# Puppy food bag feeding directions



## Bender (Dec 30, 2008)

KaMu said:


> Hello
> 
> Curious, maybe Im just being dense here but on our bag of Fromm puppy food the feeding chart says, for Roxy's age, the daily requirement is 1 1/4 to 1 1/2 cups.
> I feed this amount 3x per day, and still she seems hungry. She gets other small treats throughout the day during training) such as cherrios.
> Anyway...Im not over feeding her am I? rereading the food instructions It sounds like their reccommendation is 1 1/2 cup per day, total? Cant be.......
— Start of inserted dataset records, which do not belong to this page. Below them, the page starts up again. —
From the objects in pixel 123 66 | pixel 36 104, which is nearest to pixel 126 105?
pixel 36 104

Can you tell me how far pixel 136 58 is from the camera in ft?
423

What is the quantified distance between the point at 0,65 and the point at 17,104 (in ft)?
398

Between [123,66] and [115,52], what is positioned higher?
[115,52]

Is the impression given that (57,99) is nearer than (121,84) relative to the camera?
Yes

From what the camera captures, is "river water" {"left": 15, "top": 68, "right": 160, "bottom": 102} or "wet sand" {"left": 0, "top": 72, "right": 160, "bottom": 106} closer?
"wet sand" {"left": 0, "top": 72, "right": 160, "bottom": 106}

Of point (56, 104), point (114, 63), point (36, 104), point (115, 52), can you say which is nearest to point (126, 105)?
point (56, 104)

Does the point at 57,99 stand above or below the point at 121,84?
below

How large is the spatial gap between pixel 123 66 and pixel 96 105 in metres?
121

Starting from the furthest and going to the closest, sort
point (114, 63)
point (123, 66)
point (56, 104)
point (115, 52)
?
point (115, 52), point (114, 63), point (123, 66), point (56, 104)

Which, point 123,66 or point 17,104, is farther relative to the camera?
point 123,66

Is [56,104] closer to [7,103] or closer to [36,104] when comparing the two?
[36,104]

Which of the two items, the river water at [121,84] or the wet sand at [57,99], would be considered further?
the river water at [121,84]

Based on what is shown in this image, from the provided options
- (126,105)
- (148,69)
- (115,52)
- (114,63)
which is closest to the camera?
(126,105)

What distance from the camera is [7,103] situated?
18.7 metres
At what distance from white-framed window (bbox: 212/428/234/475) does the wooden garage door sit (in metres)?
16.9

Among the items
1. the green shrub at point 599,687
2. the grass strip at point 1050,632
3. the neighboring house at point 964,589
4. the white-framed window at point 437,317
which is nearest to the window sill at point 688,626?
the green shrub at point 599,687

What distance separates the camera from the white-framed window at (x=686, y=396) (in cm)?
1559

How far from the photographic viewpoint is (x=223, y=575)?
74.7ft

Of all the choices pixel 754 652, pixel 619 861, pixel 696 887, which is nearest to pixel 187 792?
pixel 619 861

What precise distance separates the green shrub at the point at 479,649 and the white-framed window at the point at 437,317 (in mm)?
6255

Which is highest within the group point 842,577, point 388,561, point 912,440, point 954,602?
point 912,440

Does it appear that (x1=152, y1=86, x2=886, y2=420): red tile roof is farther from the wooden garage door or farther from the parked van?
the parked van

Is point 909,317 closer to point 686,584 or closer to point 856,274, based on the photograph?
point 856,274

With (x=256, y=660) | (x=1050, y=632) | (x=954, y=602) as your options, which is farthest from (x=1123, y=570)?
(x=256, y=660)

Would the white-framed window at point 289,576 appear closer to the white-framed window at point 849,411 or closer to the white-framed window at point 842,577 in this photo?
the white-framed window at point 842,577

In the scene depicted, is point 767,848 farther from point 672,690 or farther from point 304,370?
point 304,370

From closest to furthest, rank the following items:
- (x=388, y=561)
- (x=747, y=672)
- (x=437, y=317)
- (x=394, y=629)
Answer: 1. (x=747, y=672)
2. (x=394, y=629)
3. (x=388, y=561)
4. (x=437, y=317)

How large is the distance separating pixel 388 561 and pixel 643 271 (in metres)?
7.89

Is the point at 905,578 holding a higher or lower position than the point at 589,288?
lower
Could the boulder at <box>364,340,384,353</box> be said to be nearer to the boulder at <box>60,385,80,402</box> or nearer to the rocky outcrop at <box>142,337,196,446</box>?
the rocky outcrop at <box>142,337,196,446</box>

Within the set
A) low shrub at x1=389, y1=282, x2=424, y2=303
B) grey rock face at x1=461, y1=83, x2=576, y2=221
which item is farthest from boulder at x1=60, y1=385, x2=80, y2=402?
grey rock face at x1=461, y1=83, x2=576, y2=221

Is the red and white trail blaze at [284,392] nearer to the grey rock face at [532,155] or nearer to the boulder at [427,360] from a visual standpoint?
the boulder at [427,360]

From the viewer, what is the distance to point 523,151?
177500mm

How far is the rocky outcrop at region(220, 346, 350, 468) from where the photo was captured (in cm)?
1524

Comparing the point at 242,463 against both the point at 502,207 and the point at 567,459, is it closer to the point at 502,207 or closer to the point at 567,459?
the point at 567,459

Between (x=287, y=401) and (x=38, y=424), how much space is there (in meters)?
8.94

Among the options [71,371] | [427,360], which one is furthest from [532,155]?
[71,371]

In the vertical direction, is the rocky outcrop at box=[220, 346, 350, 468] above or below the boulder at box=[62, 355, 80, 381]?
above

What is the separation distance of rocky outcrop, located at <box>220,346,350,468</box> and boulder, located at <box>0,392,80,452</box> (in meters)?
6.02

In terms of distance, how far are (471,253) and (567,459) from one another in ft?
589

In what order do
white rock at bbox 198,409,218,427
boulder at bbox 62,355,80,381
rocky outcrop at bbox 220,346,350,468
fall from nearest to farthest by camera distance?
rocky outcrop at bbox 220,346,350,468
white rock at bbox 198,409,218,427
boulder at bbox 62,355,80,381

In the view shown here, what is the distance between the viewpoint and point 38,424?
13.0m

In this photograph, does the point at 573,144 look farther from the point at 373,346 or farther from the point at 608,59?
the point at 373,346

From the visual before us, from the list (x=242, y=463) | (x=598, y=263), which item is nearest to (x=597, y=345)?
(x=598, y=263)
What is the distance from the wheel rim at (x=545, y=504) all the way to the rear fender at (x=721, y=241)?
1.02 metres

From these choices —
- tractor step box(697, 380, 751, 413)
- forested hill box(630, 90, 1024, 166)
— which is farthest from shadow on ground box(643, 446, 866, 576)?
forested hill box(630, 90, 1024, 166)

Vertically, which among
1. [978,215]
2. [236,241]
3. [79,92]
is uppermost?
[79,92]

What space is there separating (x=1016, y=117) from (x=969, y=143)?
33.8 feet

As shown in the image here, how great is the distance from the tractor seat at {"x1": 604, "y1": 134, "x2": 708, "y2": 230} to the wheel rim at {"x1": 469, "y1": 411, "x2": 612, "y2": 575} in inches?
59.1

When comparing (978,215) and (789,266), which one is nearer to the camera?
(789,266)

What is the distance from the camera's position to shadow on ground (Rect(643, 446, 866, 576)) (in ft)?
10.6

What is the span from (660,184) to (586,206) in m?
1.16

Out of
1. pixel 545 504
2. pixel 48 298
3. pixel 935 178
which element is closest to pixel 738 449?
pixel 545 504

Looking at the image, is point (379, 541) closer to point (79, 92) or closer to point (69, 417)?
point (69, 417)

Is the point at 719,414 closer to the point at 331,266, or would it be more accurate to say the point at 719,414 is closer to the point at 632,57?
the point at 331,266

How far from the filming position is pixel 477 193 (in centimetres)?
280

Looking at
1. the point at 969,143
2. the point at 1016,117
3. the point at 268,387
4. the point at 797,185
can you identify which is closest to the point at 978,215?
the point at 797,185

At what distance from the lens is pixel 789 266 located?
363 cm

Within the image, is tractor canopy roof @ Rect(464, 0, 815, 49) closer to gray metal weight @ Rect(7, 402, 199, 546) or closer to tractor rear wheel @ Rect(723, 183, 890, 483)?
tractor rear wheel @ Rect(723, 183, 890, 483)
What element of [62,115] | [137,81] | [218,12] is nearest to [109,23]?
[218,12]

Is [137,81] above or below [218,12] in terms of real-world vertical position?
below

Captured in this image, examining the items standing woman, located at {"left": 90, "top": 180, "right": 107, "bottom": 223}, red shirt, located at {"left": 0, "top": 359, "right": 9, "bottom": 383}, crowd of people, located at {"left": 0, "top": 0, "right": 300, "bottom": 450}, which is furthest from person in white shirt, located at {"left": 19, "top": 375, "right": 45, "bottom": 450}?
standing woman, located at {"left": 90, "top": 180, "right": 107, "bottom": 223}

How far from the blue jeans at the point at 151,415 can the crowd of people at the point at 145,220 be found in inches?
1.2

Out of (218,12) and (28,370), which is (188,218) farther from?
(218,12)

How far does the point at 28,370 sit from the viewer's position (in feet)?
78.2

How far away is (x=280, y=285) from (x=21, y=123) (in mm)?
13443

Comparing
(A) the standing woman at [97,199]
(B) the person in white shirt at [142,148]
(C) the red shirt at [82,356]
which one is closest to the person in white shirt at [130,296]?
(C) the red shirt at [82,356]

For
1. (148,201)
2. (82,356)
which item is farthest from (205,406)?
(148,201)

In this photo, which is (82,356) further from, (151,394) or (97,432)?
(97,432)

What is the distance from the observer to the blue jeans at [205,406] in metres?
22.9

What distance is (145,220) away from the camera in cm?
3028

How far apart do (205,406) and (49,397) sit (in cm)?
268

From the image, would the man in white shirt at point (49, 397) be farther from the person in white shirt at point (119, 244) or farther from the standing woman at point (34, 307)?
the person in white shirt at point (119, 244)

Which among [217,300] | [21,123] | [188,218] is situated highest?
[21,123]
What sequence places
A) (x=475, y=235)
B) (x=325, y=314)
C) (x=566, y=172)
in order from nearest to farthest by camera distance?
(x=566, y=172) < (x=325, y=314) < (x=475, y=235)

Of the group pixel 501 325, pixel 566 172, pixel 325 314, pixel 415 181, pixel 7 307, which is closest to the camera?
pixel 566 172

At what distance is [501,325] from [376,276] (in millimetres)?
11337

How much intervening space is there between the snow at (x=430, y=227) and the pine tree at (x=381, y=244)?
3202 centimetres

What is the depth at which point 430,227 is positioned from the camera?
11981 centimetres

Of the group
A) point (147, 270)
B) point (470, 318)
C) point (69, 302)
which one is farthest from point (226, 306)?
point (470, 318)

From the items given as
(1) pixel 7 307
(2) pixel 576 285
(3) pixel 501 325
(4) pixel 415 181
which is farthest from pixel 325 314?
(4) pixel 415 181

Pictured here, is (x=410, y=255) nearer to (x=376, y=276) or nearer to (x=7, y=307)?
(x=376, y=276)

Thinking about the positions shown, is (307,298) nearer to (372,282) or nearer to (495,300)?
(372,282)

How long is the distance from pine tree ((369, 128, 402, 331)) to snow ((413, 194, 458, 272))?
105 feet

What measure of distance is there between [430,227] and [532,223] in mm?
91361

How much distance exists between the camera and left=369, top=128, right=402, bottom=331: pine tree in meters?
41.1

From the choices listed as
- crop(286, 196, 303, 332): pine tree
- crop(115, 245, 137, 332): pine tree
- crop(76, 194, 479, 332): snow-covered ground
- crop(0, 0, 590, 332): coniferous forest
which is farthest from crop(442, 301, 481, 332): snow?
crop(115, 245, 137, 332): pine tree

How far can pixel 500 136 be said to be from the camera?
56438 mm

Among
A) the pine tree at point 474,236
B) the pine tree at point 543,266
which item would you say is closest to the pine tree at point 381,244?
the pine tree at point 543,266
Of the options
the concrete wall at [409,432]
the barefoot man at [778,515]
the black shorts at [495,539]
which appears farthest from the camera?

Don't go by the bag. Look at her, if she looks like she's got ribs sticking out, feed more. If you look above her and you can't see where her ribcage ends, or can't easily feel her ribs (should feel like two layers of towel over them, not a comforter), then feed less.

1.5 cups a day might be right for her, might not - my guys all eat different amounts, Storee eats 4-5 pounds of raw a day, while Ticket who isn't much smaller only has one. Bender gets under one pound and she's bigger than both of them.

Lana


----------



## Sophie_Mom (Jan 21, 2009)

We don't really go by what the bag says - We never have. When she was a puppy, we gave her 1 cup three times per day (we fed her Canidae at that point). We didn't cut back enough when we should have, and she was slightly overweight for a period of time. It was embarrassing when we took her back to her breeder and he said, "Yep, she's overweight." I never want to have to put her on a "diet" again - Talk about sad puppy dog eyes!!! I felt terrible for her!!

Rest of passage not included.